TASKS TO PERFORM |
1) In the appellate opinion, how long was the blade of the knife police found in the defendant's pants pocket?
2) From the appellate opinion, extract everything from "His appellate counsel" down to "affirm the judgment.".

DOCUMENT SECTION |
THE PEOPLE v. ADOLPH PATRICK GREENE

Filed 4/23/19 P. v. Greene CA1/1

NOT TO BE PUBLISHED IN OFFICIAL REPORTS

California Rules of Court, rule 8.1115(a), prohibits courts and parties from citing or relying on opinions not certified for publication or ordered published, except as specified by rule 8.1115(b). This opinion has not been certified for publication or ordered published for purposes of rule 8.1115.

IN THE COURT OF APPEAL OF THE STATE OF CALIFORNIA

FIRST APPELLATE DISTRICT

DIVISION ONE

THE PEOPLE,

Plaintiff and Respondent,

v.

ADOLPH PATRICK GREENE,

Defendant and Appellant.

A152559

(Solano County

Super. Ct. No. FCR330438)

Defendant Adolph Patrick Greene appeals from a judgment of conviction, following a jury trial, of possession of a dirk or dagger. (Pen. Code, § 21310.) Before trial, he pleaded no contest to possession of controlled substance paraphernalia, as part of an agreement that the prosecutor would not reference that offense at trial. (Health & Saf. Code, § 11364.) The trial court sentenced defendant to a term of 16 months for the dirk or dagger conviction, with a concurrent term of six months for the paraphernalia possession, and imposed fines and fees. The court also ordered a total of 264 days of deductions from his period of confinement under Penal Code section 4019.

His appellate counsel has raised no issues and asks this court for an independent review of the record to determine whether there are any issues that would, if resolved favorably to defendant, result in reversal or modification of the judgment. (People v. Kelly (2006) 40 Cal.4th 106; People v. Wende (1979) 25 Cal.3d 436.) Defendant was notified of his right to file a supplemental brief but has not done so. Upon independent review of the record, we conclude no arguable issues are presented for review and affirm the judgment.

This matter arises out of a police stop of defendant, who was riding a bicycle on the sidewalk in violation of a city ordinance. At the time, defendant was on probation, one of the conditions being he was subject to search. The police therefore conducted a search of his person and found a knife with a three-inch blade in one of his pants pockets. Police also found a pipe of the type normally used to smoke methamphetamine. The parties stipulated the search was lawful.

During voir dire, defense counsel made two Batson/Wheeler motions based on the prosecutor’s peremptory challenges to two African-American jurors, both of which the trial court denied. Review of a trial court’s denial of such a motion is deferential. (People v. Lenix (2008) 44 Cal.4th 602, 614 [“ ‘So long as the trial court makes a sincere and reasoned effort to evaluate the nondiscriminatory justifications offered, its conclusions are entitled to deference on appeal.’ ”].) The prosecutor offered race-neutral reasons for challenging the jurors, who both reported negative experiences with police or the judicial system, and the court considered these explanations before denying the motions.

In a motion in limine, the prosecution sought to introduce evidence of defendant’s prior 2016 conviction of possession of a dirk or dagger to show he “knew he had a knife on his person” and it was not there by mistake. The trial court disagreed with that rationale, but admitted the evidence “for the limited purpose of trying to prove the defendant’s knowledge . . . about the May 20th, 2017 object [which] outweighs its prejudicial effect.”

SUPPLIED MATERIAL |
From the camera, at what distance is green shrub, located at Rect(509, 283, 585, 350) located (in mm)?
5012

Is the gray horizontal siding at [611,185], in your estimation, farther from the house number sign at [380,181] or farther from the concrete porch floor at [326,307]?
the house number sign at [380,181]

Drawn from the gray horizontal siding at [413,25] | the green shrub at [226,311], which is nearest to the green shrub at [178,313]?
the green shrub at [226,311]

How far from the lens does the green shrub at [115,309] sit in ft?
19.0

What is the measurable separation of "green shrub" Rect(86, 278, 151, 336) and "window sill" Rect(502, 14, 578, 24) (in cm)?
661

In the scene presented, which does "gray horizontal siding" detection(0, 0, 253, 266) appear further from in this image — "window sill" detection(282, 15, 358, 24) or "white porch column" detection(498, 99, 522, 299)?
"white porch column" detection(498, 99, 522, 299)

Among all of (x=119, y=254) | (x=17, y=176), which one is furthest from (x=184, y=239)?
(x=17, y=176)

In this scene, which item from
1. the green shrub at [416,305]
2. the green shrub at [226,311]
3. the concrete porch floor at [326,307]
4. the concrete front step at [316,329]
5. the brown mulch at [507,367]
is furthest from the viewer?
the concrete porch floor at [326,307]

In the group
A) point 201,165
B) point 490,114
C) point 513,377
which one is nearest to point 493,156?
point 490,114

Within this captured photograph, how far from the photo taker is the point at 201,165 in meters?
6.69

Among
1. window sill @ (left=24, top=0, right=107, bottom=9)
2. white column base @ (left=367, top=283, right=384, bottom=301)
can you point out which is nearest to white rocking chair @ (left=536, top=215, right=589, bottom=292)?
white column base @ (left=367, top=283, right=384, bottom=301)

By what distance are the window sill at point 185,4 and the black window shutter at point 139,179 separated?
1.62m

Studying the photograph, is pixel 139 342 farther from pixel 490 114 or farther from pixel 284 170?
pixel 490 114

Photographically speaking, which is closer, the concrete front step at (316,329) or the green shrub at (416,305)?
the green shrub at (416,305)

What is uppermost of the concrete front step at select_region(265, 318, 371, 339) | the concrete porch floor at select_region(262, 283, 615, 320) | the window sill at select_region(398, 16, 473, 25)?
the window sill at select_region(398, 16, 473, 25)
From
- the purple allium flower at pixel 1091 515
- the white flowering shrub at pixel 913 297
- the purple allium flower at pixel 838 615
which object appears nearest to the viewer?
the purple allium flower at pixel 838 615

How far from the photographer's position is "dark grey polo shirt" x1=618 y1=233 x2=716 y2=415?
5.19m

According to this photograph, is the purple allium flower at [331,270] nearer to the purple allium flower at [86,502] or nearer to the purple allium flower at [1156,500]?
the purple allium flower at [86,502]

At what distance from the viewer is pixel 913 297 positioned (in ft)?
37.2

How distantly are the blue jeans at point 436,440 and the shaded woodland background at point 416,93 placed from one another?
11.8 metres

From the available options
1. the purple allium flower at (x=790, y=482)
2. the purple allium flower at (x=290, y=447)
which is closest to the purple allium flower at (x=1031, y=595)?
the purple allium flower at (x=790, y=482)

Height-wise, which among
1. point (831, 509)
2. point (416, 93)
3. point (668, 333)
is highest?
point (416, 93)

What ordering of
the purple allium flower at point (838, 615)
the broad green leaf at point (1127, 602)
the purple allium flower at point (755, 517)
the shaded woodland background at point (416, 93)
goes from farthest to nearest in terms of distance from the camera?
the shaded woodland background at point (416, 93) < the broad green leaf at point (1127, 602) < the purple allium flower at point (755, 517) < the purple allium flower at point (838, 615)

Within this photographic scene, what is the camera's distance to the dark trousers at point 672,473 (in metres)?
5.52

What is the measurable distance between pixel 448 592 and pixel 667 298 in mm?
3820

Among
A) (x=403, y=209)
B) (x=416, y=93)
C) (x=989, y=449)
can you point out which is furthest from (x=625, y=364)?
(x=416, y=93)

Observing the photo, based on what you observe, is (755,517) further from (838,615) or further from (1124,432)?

WRITTEN ANSWERS |
1) Three inches.

2)
His appellate counsel has raised no issues and asks this court for an independent review of the record to determine whether there are any issues that would, if resolved favorably to defendant, result in reversal or modification of the judgment. (People v. Kelly (2006) 40 Cal.4th 106; People v. Wende (1979) 25 Cal.3d 436.) Defendant was notified of his right to file a supplemental brief but has not done so. Upon independent review of the record, we conclude no arguable issues are presented for review and affirm the judgment.